<<<<
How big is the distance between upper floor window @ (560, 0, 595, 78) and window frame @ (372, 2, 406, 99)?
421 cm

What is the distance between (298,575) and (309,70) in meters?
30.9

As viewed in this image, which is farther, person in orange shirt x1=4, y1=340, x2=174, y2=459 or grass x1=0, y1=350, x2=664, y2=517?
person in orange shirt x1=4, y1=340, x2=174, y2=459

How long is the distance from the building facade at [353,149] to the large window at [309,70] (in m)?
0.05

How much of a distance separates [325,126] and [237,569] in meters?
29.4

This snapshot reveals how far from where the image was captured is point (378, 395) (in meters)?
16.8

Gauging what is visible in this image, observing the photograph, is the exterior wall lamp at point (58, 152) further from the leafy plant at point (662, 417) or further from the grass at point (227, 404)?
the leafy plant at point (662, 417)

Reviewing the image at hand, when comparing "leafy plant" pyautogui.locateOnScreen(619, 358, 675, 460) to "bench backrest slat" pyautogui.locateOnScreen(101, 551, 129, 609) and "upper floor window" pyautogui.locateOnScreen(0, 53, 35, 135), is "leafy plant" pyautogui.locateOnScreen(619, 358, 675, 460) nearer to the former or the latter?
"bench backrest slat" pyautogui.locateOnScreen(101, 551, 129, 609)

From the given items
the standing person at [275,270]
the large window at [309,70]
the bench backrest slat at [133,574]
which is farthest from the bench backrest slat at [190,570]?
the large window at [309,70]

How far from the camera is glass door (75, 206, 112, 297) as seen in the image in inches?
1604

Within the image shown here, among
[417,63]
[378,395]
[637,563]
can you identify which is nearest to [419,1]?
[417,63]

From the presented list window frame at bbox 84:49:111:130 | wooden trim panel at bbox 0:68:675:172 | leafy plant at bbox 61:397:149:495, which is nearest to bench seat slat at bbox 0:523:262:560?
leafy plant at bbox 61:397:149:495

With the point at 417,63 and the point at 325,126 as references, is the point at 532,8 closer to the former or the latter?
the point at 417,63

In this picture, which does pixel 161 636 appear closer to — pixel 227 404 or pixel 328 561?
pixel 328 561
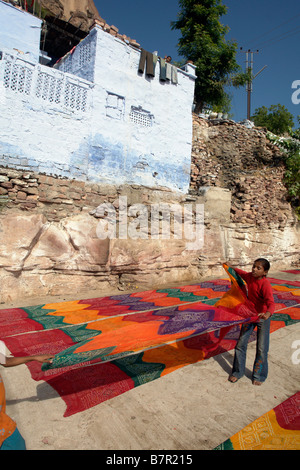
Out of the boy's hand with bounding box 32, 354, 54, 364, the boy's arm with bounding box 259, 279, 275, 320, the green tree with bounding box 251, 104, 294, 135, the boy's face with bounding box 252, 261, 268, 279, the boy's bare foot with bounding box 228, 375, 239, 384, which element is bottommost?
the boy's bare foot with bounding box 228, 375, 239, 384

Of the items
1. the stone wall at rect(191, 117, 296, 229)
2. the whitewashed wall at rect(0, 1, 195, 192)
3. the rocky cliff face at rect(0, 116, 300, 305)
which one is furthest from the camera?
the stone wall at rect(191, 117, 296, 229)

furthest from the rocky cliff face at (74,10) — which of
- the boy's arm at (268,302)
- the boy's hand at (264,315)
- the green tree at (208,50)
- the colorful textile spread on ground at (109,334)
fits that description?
>>>>
<<<<
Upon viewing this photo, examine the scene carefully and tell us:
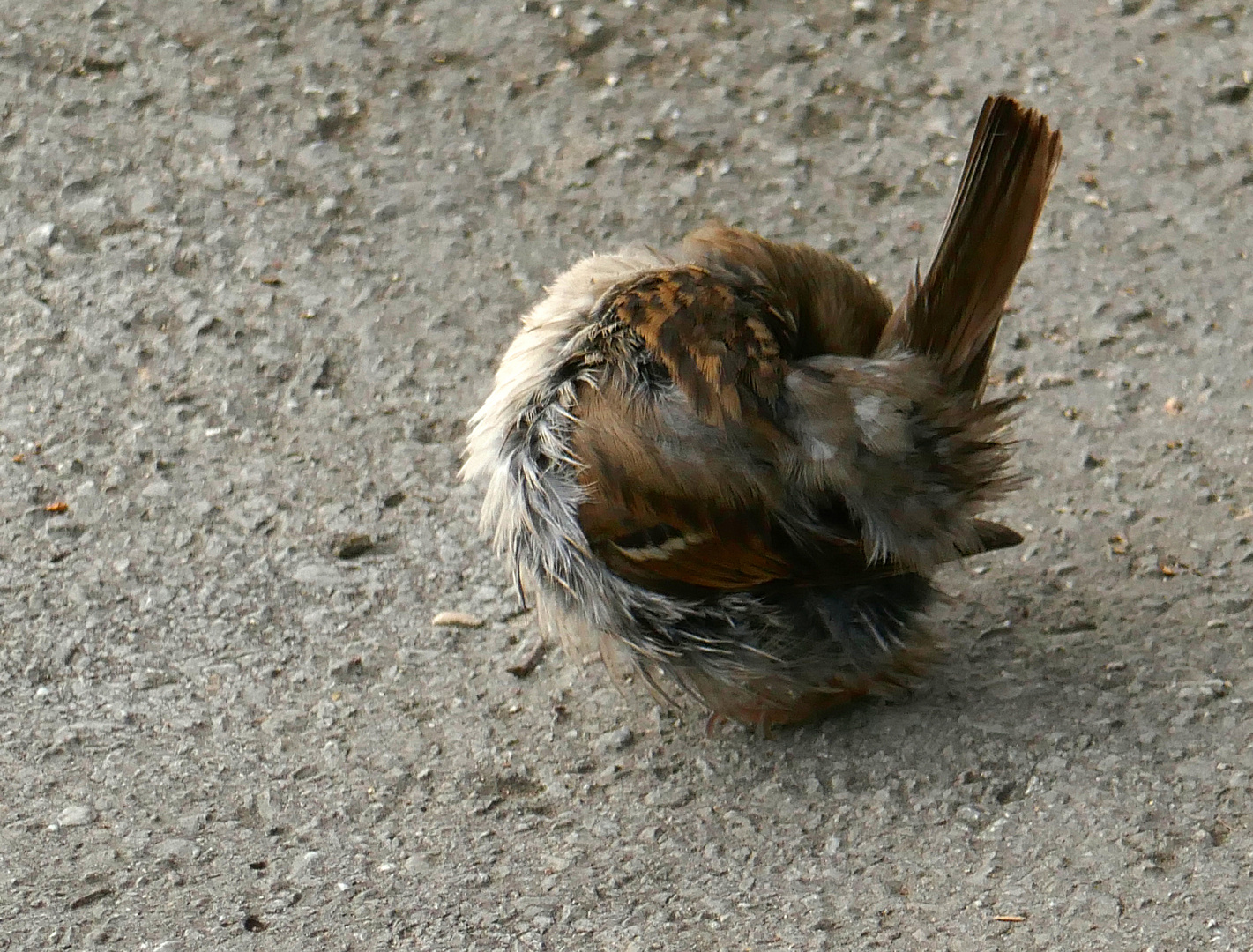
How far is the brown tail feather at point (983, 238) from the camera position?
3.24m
>>>>
:: Written problem ::
Duplicate the items starting with the line that contains "In this picture, which" and going on through the line that contains "fits that description?", both ends included. Leave the pictures out of your copy.

:: Task output ::
In this picture, which does pixel 161 636 appear closer to — pixel 227 404 or pixel 328 561?
pixel 328 561
Out of the boy's hand with bounding box 32, 354, 54, 364, the boy's arm with bounding box 259, 279, 275, 320, the green tree with bounding box 251, 104, 294, 135, the boy's face with bounding box 252, 261, 268, 279, the boy's bare foot with bounding box 228, 375, 239, 384, which element is bottommost?
the boy's bare foot with bounding box 228, 375, 239, 384

Of the items
1. the stone wall at rect(191, 117, 296, 229)
2. the whitewashed wall at rect(0, 1, 195, 192)
3. the rocky cliff face at rect(0, 116, 300, 305)
which one is furthest from the camera?
the stone wall at rect(191, 117, 296, 229)

furthest from the rocky cliff face at (74,10) — which of
- the boy's arm at (268,302)
- the boy's hand at (264,315)
- the green tree at (208,50)
- the colorful textile spread on ground at (109,334)
fits that description?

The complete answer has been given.